Dawn of The Dragons
A facebook game with a plot. It’s fun!
Dawn of the Dragons.
All right, now it’s time to review a game that I’ve been spending a good bit of time playing. It’s called Dawn of the Dragons.
Now, the basic parts of the game is a standard Mafia Wars knock-off. You use energy to do quests, wait for energy to rinse and recharge, and repeat. What’s nice, however, is the equipment, PVP, and “Raids” you can do. Raids allow you to face bosses again, except the bosses are uber-charged, and it takes an entire party of a hundred people days to blast them. This would normally be annoying, and in other games it is. However, thanks to being tied to Kongregate’s chat, and having some NICE systems for getting people to join…it’s instead an absolute pleasure. And, even low-levels can hop onto a raid, and blast the monster. I’ve NEVER seen a raid run out of time to kill a monster. It provides a great way to use Stamina/Honor, which is normally only used in PVP. And, raids are useful, helping you get unique equipment, extra gold, and other neat stuff. Each item you get has a story behind it, with at least a paragraph of text, and amusing, genuinely fun text at that.
That’s actually the main strength of this game. While the gameplay and such is just a standard rip-off of Mafia Wars, the story is genuinely interesting. Instead of merely hinting at something awesome happening, each quest has a paragraph, or even a couple of pages of text, explaining the awesome stuff you do. Instead of having a quest entitled “Slay an army of thousands single-handily”, the quest explains how the player faces an army of thousands, looks at them, and charges, cleaving through them one by one, sweat pouring off your brow, arms growing weary, but still fighting. And then, at the end, realizing there’s no one left to fight. You’ve won.
Yeah, I’m a big fan of the text. It also helps that the game actually has NPCs, who appear in the story, have characterization, banter with you, and all in all are fun. Seeing your character interact with each of them is darn fun. Seeing the scholar realize that he just accidentally insulted you is genuinely funny, one guy getting stuck in a graveyard is worth a laugh, and there’s more.
In addition, the minor mechanics work well. Leveling up recharges your stats, and especially early on, quests are enough to level.

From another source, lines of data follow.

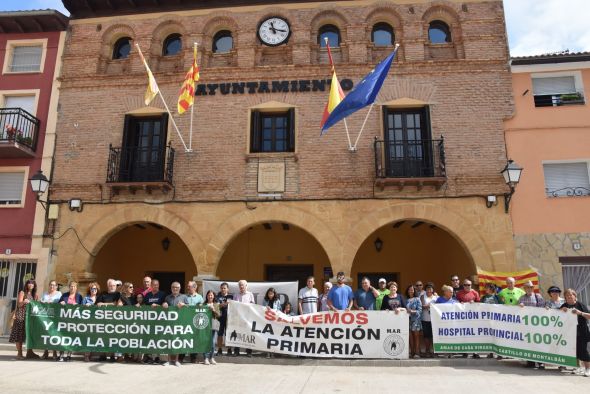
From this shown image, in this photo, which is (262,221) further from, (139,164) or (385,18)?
(385,18)

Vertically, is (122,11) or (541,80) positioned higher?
(122,11)

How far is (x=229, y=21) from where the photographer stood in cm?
1418

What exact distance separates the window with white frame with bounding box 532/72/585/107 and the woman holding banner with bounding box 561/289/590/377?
6.56 m

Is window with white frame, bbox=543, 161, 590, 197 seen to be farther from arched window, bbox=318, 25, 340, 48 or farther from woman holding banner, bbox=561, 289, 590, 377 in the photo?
arched window, bbox=318, 25, 340, 48

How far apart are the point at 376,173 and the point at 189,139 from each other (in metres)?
5.28

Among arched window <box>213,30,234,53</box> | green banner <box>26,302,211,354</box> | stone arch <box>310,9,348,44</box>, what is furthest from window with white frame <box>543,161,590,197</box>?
arched window <box>213,30,234,53</box>

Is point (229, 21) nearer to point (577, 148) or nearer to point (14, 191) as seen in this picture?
point (14, 191)

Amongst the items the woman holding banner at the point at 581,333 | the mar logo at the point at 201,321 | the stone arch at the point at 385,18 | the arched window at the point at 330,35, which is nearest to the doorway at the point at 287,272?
the mar logo at the point at 201,321

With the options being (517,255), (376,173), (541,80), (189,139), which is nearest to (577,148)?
(541,80)

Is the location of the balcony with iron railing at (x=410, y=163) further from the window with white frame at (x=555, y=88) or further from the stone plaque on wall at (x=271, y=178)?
the window with white frame at (x=555, y=88)

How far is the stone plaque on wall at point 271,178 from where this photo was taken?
12.6m

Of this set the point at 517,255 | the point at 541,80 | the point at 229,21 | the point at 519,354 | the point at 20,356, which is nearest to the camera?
the point at 519,354

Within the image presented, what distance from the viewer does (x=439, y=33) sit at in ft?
45.2

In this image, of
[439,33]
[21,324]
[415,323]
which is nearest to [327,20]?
[439,33]
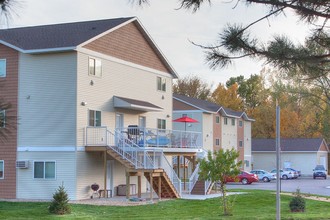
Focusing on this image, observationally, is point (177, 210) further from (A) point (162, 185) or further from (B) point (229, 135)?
(B) point (229, 135)

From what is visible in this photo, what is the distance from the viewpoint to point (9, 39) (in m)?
30.6

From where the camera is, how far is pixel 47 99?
97.3 feet

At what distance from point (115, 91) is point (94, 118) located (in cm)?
270

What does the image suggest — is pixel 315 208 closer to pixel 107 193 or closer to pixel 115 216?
pixel 115 216

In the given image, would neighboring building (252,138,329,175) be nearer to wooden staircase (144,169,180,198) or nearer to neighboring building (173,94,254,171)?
neighboring building (173,94,254,171)

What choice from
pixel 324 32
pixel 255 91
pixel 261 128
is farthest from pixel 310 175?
pixel 324 32

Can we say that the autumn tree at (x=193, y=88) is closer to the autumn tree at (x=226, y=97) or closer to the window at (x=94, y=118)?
the autumn tree at (x=226, y=97)

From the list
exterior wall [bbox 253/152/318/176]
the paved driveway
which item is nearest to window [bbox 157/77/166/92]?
the paved driveway

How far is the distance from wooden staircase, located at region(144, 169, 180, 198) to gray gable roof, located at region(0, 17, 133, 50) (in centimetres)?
760

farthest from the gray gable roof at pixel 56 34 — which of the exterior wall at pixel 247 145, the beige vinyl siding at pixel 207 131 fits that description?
the exterior wall at pixel 247 145

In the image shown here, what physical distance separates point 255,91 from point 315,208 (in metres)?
69.0

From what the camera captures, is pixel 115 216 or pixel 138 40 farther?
pixel 138 40

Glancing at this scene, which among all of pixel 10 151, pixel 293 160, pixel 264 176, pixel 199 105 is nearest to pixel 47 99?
pixel 10 151

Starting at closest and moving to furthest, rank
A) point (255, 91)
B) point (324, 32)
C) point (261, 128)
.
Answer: point (324, 32) < point (261, 128) < point (255, 91)
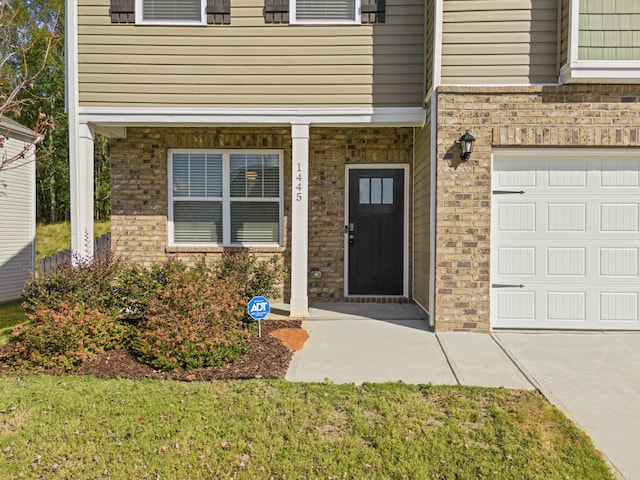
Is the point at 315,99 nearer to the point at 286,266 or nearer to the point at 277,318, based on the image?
the point at 286,266

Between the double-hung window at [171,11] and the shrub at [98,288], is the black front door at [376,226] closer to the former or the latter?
the shrub at [98,288]

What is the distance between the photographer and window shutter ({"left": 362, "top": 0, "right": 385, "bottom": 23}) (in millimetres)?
5719

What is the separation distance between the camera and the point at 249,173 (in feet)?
22.6

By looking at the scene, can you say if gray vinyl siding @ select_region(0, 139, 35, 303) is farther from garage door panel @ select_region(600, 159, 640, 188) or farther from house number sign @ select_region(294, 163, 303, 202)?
→ garage door panel @ select_region(600, 159, 640, 188)

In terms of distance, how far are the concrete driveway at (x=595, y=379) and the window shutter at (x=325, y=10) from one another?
4662 millimetres

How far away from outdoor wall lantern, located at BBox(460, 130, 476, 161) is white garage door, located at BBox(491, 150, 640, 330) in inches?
16.5

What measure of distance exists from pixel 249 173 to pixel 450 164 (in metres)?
3.24

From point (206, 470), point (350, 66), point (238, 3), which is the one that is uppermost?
point (238, 3)

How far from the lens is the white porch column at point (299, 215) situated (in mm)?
5742

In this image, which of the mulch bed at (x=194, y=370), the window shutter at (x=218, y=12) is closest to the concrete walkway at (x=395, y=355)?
the mulch bed at (x=194, y=370)

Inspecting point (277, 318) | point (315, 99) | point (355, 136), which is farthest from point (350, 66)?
point (277, 318)

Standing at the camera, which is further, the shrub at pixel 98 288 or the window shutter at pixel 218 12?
the window shutter at pixel 218 12

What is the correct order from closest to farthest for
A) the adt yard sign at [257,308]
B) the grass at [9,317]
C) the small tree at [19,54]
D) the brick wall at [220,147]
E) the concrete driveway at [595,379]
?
the small tree at [19,54] < the concrete driveway at [595,379] < the adt yard sign at [257,308] < the grass at [9,317] < the brick wall at [220,147]

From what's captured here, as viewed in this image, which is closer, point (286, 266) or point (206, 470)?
point (206, 470)
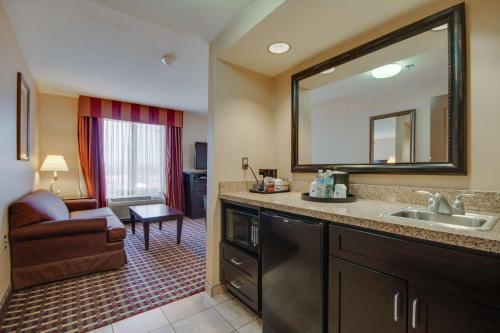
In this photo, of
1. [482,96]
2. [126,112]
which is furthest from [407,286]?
[126,112]

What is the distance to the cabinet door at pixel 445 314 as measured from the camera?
0.77 metres

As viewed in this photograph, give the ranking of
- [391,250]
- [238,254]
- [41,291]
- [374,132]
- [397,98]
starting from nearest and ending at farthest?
1. [391,250]
2. [397,98]
3. [374,132]
4. [238,254]
5. [41,291]

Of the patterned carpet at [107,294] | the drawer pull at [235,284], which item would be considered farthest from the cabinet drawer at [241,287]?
the patterned carpet at [107,294]

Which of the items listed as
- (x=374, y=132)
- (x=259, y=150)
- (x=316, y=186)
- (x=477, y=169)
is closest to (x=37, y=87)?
(x=259, y=150)

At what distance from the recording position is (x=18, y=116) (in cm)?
236

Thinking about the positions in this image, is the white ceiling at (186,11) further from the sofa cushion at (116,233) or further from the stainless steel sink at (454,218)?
the sofa cushion at (116,233)

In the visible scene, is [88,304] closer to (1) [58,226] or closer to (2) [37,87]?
(1) [58,226]

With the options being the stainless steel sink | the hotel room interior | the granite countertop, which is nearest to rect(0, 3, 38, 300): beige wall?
the hotel room interior

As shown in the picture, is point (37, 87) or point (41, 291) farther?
point (37, 87)

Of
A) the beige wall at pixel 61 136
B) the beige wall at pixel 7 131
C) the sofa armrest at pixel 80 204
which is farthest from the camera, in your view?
the beige wall at pixel 61 136

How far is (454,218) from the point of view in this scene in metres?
1.20

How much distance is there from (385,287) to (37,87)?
5.07 metres

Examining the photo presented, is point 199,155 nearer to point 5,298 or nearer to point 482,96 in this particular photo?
point 5,298

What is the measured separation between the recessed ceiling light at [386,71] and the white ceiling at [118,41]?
3.50 ft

It still has the standard issue where Energy is the ‘god-stat’, since energy determineshow much you can quest, and questing determines a large amount of the XP you can get, in addition to being where the meat of the story is. Doing quests unlocks better weapons and armor, which helps with raids and PVP, and even unlocks better raids. Though, you can still do higher-level raids you haven’t unlocked, simply by following a Rallying Cry in the chat, which is how I got a large amount of high-level items.

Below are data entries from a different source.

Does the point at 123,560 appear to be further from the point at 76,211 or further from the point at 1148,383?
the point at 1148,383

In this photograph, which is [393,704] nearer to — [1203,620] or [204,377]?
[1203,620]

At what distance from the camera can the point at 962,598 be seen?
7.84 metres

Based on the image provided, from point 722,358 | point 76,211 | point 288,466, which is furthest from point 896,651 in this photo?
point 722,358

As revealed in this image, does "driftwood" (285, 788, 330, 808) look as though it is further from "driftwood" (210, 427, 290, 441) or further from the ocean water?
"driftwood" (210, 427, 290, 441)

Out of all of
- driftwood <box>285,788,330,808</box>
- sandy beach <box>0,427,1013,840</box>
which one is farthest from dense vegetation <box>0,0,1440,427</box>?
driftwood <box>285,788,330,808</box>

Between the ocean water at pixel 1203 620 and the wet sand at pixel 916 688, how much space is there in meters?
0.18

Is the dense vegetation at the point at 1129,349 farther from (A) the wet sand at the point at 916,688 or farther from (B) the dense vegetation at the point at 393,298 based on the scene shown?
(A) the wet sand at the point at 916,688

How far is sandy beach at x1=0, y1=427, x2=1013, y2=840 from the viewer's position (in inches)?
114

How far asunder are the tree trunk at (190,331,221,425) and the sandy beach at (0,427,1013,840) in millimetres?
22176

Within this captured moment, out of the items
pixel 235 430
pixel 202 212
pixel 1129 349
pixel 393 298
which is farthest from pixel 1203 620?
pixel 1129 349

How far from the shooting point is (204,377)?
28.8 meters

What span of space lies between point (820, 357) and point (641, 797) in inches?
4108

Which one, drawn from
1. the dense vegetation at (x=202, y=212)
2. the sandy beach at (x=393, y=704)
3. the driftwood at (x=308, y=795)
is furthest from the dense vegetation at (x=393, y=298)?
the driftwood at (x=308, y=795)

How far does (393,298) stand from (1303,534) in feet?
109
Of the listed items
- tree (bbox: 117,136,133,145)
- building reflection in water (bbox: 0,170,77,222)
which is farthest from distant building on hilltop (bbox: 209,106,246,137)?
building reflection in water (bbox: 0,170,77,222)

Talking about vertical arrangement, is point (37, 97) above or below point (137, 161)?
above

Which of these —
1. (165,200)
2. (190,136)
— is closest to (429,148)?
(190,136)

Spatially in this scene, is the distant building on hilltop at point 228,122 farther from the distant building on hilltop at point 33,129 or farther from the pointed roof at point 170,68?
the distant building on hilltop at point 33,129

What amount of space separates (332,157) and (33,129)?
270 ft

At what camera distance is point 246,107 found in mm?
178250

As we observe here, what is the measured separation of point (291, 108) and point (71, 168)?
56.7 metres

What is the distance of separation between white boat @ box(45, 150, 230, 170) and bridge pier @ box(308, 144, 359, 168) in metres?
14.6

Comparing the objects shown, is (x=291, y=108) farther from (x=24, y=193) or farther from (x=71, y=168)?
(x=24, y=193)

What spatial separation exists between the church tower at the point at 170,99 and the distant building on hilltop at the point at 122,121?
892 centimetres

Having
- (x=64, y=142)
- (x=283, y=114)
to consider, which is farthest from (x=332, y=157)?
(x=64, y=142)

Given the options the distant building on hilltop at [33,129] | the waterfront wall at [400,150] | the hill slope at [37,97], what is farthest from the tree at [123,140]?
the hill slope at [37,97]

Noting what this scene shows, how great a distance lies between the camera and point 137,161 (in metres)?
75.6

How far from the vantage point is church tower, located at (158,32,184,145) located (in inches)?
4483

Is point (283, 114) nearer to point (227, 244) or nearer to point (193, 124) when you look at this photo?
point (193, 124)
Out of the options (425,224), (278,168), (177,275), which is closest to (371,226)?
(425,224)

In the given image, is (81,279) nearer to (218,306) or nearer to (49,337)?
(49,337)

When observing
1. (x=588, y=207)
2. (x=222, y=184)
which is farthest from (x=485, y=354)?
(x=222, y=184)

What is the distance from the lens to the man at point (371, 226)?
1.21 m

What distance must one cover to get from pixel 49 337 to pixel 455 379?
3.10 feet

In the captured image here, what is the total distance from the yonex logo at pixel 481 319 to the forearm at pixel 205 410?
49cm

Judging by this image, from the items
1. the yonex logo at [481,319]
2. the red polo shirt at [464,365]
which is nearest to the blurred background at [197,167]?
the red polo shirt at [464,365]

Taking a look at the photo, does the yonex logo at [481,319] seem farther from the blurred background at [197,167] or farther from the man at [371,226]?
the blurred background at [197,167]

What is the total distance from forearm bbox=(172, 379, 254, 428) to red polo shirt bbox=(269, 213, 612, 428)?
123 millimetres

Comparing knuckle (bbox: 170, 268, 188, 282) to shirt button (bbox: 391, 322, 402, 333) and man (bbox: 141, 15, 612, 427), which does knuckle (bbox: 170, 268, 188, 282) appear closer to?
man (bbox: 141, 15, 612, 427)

Unfortunately, energy does begin to become less useful, thanks to quests requiring multiple trys to win, and due to quest energy requirements increasing. It’s better then Mafia Wars or Knights of the Crystal, though, since once the game kicks off, the energy requirements and your energy level increase at the same rate. You end up needing to wait a bit for energy to recharge, though. Fortunately, there’s PVP and Raids, which are genuinely fun.
There are four different types of PVP conflicts, each allowing you to use different equipment set-ups, and two of them even making a big deal about how many Friends you have tied to the account. Again, unlike Facebook games, there are MUCH better systems for getting Friends inside the game. I got a huge amount of friends just by going to the chatroom, and friending everyone who was already playing the game. So, instead of
bothering people who just want to connect with friends, you talk to people already playing the game, who genuinely want to meet new people inside it.